Input material |
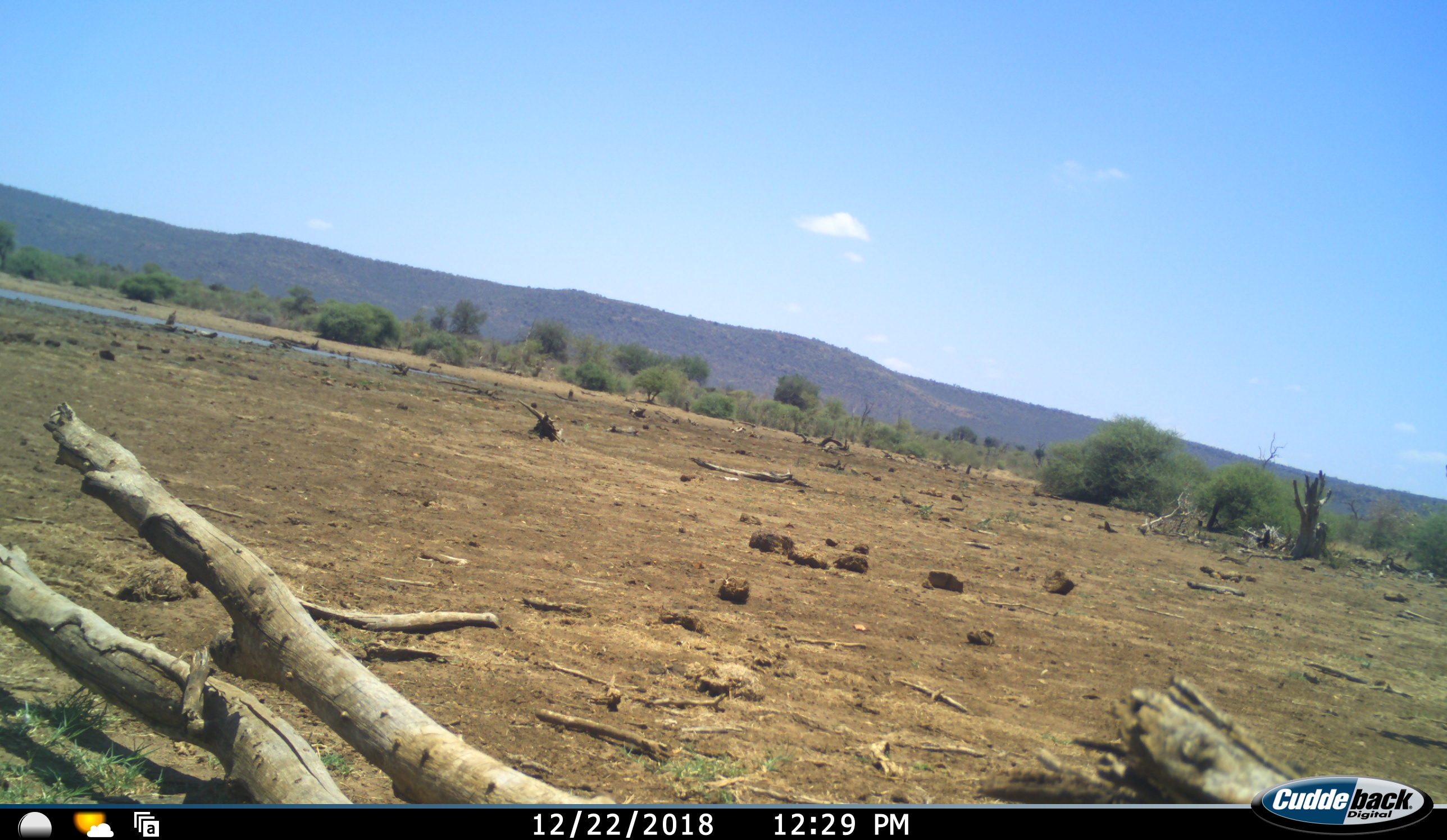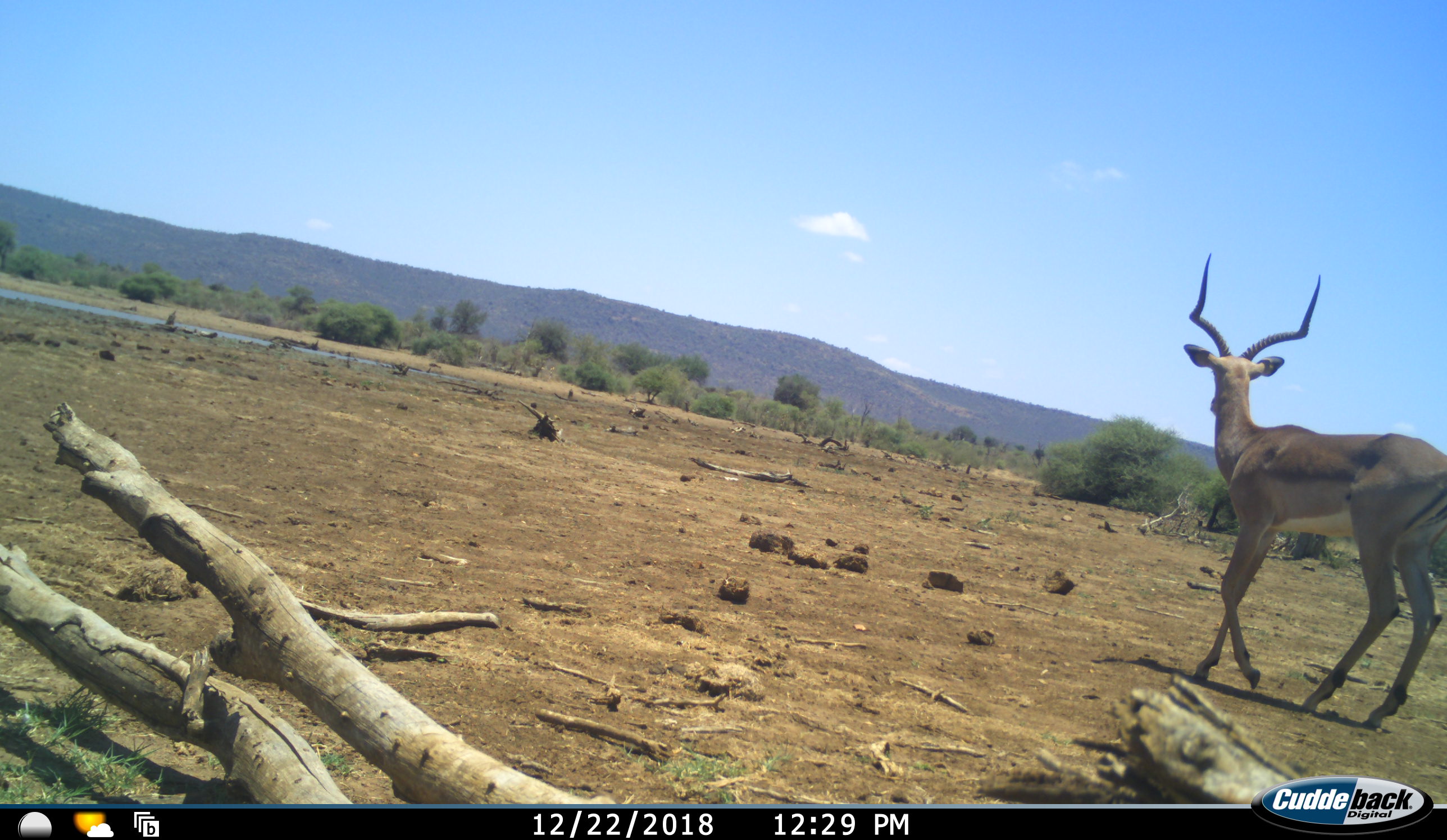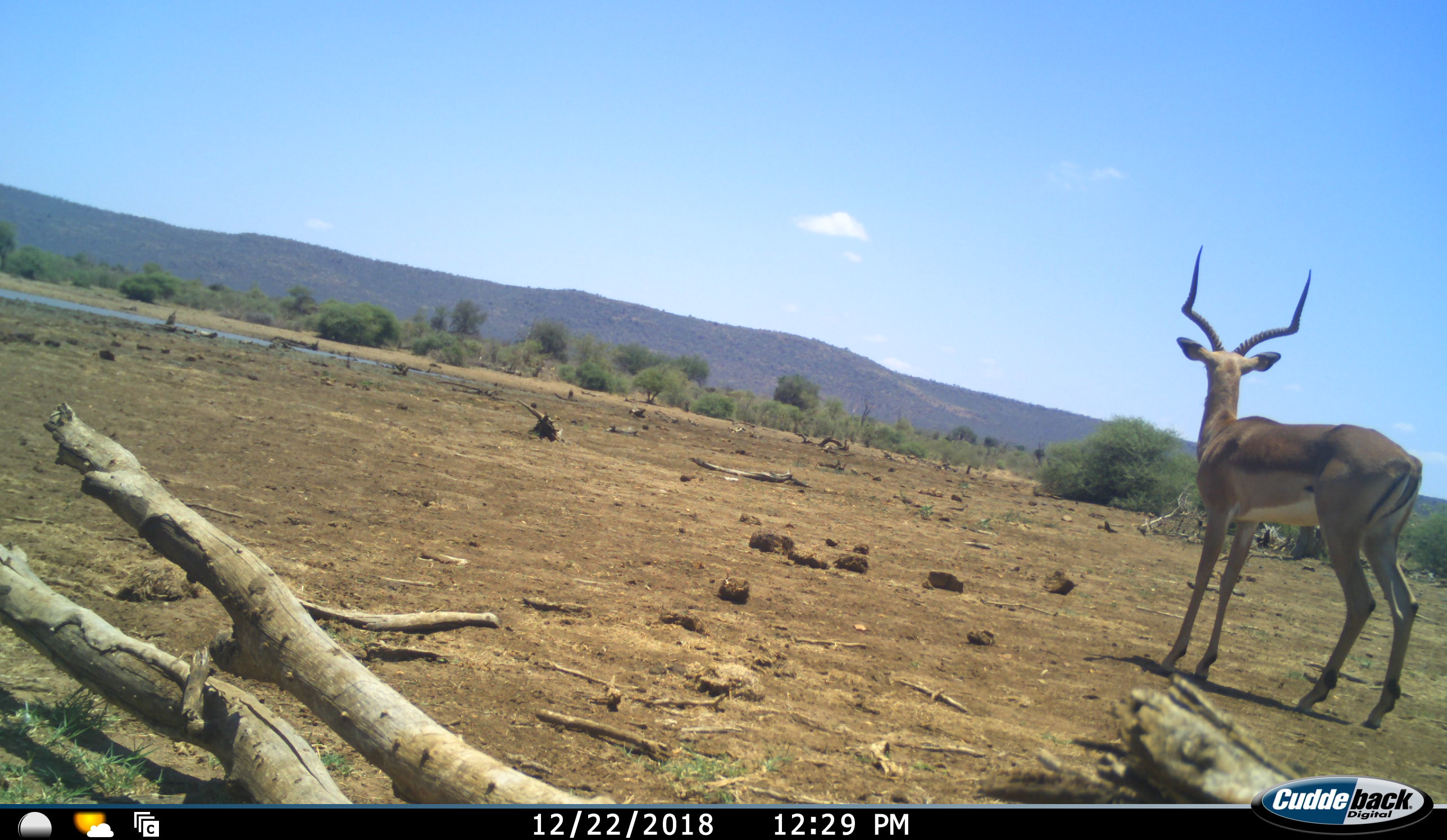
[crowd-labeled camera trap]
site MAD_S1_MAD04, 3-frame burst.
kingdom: Animalia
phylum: Chordata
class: Mammalia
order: Artiodactyla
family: Bovidae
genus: Aepyceros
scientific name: Aepyceros melampus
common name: impala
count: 1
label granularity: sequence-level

Assigned task |
Only the text of the records above, copied exactly, should be returned; the pictures stay out.

Written answer |
[crowd-labeled camera trap]
site MAD_S1_MAD04, 3-frame burst.
kingdom: Animalia
phylum: Chordata
class: Mammalia
order: Artiodactyla
family: Bovidae
genus: Aepyceros
scientific name: Aepyceros melampus
common name: impala
count: 1
label granularity: sequence-level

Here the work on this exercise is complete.